═══ INPUT ROWS ═══
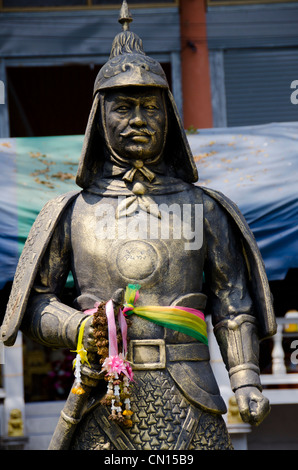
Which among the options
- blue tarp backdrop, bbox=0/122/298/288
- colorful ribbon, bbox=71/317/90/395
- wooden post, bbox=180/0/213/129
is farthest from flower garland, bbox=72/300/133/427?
wooden post, bbox=180/0/213/129

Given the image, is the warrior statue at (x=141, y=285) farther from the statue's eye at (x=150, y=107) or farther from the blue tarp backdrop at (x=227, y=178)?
the blue tarp backdrop at (x=227, y=178)

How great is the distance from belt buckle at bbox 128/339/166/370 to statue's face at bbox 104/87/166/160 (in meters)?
0.94

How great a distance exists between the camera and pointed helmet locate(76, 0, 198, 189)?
209 inches

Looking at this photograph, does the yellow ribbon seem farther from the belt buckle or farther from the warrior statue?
the belt buckle

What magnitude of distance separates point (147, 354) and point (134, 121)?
1.13m

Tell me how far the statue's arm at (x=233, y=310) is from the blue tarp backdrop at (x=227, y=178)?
2.34 metres

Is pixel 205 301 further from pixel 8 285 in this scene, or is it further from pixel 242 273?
pixel 8 285

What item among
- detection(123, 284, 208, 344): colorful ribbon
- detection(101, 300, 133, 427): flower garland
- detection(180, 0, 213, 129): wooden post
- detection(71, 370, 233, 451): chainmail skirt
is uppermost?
detection(180, 0, 213, 129): wooden post

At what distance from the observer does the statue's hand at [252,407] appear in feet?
16.3

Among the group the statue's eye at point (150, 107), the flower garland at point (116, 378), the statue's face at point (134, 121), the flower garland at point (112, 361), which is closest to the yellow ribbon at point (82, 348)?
the flower garland at point (112, 361)

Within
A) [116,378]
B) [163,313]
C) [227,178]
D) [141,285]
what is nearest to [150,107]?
[141,285]

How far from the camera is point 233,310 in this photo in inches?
209

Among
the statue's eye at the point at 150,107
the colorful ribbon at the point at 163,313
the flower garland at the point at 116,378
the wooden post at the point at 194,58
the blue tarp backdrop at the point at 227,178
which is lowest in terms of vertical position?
the flower garland at the point at 116,378
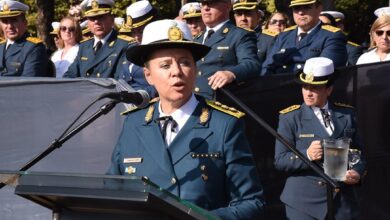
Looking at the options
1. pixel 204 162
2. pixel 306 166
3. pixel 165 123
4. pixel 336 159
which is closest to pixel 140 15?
pixel 306 166

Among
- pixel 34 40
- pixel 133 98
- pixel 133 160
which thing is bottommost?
pixel 34 40

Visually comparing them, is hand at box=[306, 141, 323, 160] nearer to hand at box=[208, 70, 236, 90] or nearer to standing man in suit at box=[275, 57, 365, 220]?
standing man in suit at box=[275, 57, 365, 220]

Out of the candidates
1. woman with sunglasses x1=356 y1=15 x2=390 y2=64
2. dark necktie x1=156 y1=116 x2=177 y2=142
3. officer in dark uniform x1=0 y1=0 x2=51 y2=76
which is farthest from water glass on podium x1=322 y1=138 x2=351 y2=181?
officer in dark uniform x1=0 y1=0 x2=51 y2=76

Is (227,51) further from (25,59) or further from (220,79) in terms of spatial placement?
(25,59)

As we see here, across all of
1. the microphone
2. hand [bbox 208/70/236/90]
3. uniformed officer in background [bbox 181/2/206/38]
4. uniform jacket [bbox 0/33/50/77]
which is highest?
the microphone

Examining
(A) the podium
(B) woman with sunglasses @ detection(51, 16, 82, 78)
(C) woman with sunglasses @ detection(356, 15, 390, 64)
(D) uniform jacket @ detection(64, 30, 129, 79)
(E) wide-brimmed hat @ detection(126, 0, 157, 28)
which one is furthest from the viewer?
(B) woman with sunglasses @ detection(51, 16, 82, 78)

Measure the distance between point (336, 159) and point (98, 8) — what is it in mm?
3552

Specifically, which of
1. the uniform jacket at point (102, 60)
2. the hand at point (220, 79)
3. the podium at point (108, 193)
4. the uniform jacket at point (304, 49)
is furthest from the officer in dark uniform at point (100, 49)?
the podium at point (108, 193)

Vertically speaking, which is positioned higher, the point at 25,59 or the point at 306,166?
the point at 306,166

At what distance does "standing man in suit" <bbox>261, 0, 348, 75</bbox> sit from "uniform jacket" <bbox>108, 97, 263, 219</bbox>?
3.75 m

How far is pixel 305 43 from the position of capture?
24.1 ft

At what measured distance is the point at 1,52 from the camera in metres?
8.52

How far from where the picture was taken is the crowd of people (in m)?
3.43

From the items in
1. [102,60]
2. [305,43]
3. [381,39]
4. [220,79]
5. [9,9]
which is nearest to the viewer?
[220,79]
═══
DIRECTIONS FOR THIS TASK » Set out every line of the listing above as a numbered list, leaving out the blank lines and the pictures.

COMPLETE RESPONSE »
1. Which among the options
2. - blue tarp backdrop, bbox=0/122/298/288
3. - colorful ribbon, bbox=71/317/90/395
4. - wooden post, bbox=180/0/213/129
5. is farthest from flower garland, bbox=72/300/133/427?
6. wooden post, bbox=180/0/213/129
7. Given the image, is the warrior statue at (x=141, y=285) farther from the statue's eye at (x=150, y=107) or farther from the blue tarp backdrop at (x=227, y=178)?
8. the blue tarp backdrop at (x=227, y=178)
9. How great is the distance from belt buckle at bbox 128/339/166/370 to statue's face at bbox 104/87/166/160 (in meters)?
10. 0.94
11. How great a distance exists between the camera and pointed helmet locate(76, 0, 198, 189)?
12. 209 inches
13. Looking at this photograph, does the yellow ribbon seem farther from the belt buckle or farther from the warrior statue?
14. the belt buckle
15. What magnitude of distance separates point (147, 354) and point (134, 121)?
16. 1.13m
17. Tell me how far the statue's arm at (x=233, y=310) is from the blue tarp backdrop at (x=227, y=178)?
18. 2.34 metres
19. Is pixel 205 301 further from pixel 8 285 in this scene, or is it further from pixel 242 273?
20. pixel 8 285
21. What item among
22. - detection(123, 284, 208, 344): colorful ribbon
23. - detection(101, 300, 133, 427): flower garland
24. - detection(180, 0, 213, 129): wooden post
25. - detection(71, 370, 233, 451): chainmail skirt
26. is uppermost?
27. detection(180, 0, 213, 129): wooden post
28. At what distance from the observer does the statue's hand at [252,407] appear in feet?
29. 16.3
30. Among the group the statue's eye at point (150, 107), the flower garland at point (116, 378), the statue's face at point (134, 121), the flower garland at point (112, 361), which is closest to the yellow ribbon at point (82, 348)?
31. the flower garland at point (112, 361)
32. Within
33. A) [116,378]
34. B) [163,313]
35. C) [227,178]
36. D) [141,285]
37. what is nearest to [150,107]?
38. [141,285]
39. How far from the camera is point 233,310 in this photo in inches?
40. 209
41. Among
42. the statue's eye at the point at 150,107
43. the colorful ribbon at the point at 163,313
44. the flower garland at the point at 116,378
45. the wooden post at the point at 194,58
46. the blue tarp backdrop at the point at 227,178
47. which is lowest in terms of vertical position?
48. the flower garland at the point at 116,378
49. Looking at the options
50. 1. pixel 204 162
51. 2. pixel 306 166
52. 3. pixel 165 123
53. 4. pixel 336 159
54. which is closest to pixel 140 15?
55. pixel 306 166
56. Among
57. - pixel 34 40
58. - pixel 133 98
59. - pixel 133 160
60. which thing is bottommost?
61. pixel 34 40
62. Visually comparing them, is hand at box=[306, 141, 323, 160] nearer to hand at box=[208, 70, 236, 90] or nearer to standing man in suit at box=[275, 57, 365, 220]?
63. standing man in suit at box=[275, 57, 365, 220]
64. Out of the candidates
65. 1. woman with sunglasses x1=356 y1=15 x2=390 y2=64
66. 2. dark necktie x1=156 y1=116 x2=177 y2=142
67. 3. officer in dark uniform x1=0 y1=0 x2=51 y2=76
68. which is farthest from water glass on podium x1=322 y1=138 x2=351 y2=181?
69. officer in dark uniform x1=0 y1=0 x2=51 y2=76
70. Is (227,51) further from (25,59) or further from (220,79) in terms of spatial placement?
71. (25,59)
72. As we see here, across all of
73. 1. the microphone
74. 2. hand [bbox 208/70/236/90]
75. 3. uniformed officer in background [bbox 181/2/206/38]
76. 4. uniform jacket [bbox 0/33/50/77]
77. which is highest?
78. the microphone
79. Examining
80. (A) the podium
81. (B) woman with sunglasses @ detection(51, 16, 82, 78)
82. (C) woman with sunglasses @ detection(356, 15, 390, 64)
83. (D) uniform jacket @ detection(64, 30, 129, 79)
84. (E) wide-brimmed hat @ detection(126, 0, 157, 28)
85. which one is furthest from the viewer?
86. (B) woman with sunglasses @ detection(51, 16, 82, 78)
87. Measure the distance between point (336, 159) and point (98, 8) — what is it in mm?
88. 3552
89. Specifically, which of
90. 1. the uniform jacket at point (102, 60)
91. 2. the hand at point (220, 79)
92. 3. the podium at point (108, 193)
93. 4. the uniform jacket at point (304, 49)
94. is furthest from the officer in dark uniform at point (100, 49)?
95. the podium at point (108, 193)
96. Vertically speaking, which is positioned higher, the point at 25,59 or the point at 306,166?
97. the point at 306,166
98. At what distance does "standing man in suit" <bbox>261, 0, 348, 75</bbox> sit from "uniform jacket" <bbox>108, 97, 263, 219</bbox>?
99. 3.75 m
100. How far is pixel 305 43 from the position of capture?
101. 24.1 ft
102. At what measured distance is the point at 1,52 from the camera in metres?
103. 8.52
104. How far from where the picture was taken is the crowd of people (in m)?
105. 3.43
106. From the items in
107. 1. [102,60]
108. 2. [305,43]
109. 3. [381,39]
110. 4. [220,79]
111. 5. [9,9]
112. which is nearest to the viewer?
113. [220,79]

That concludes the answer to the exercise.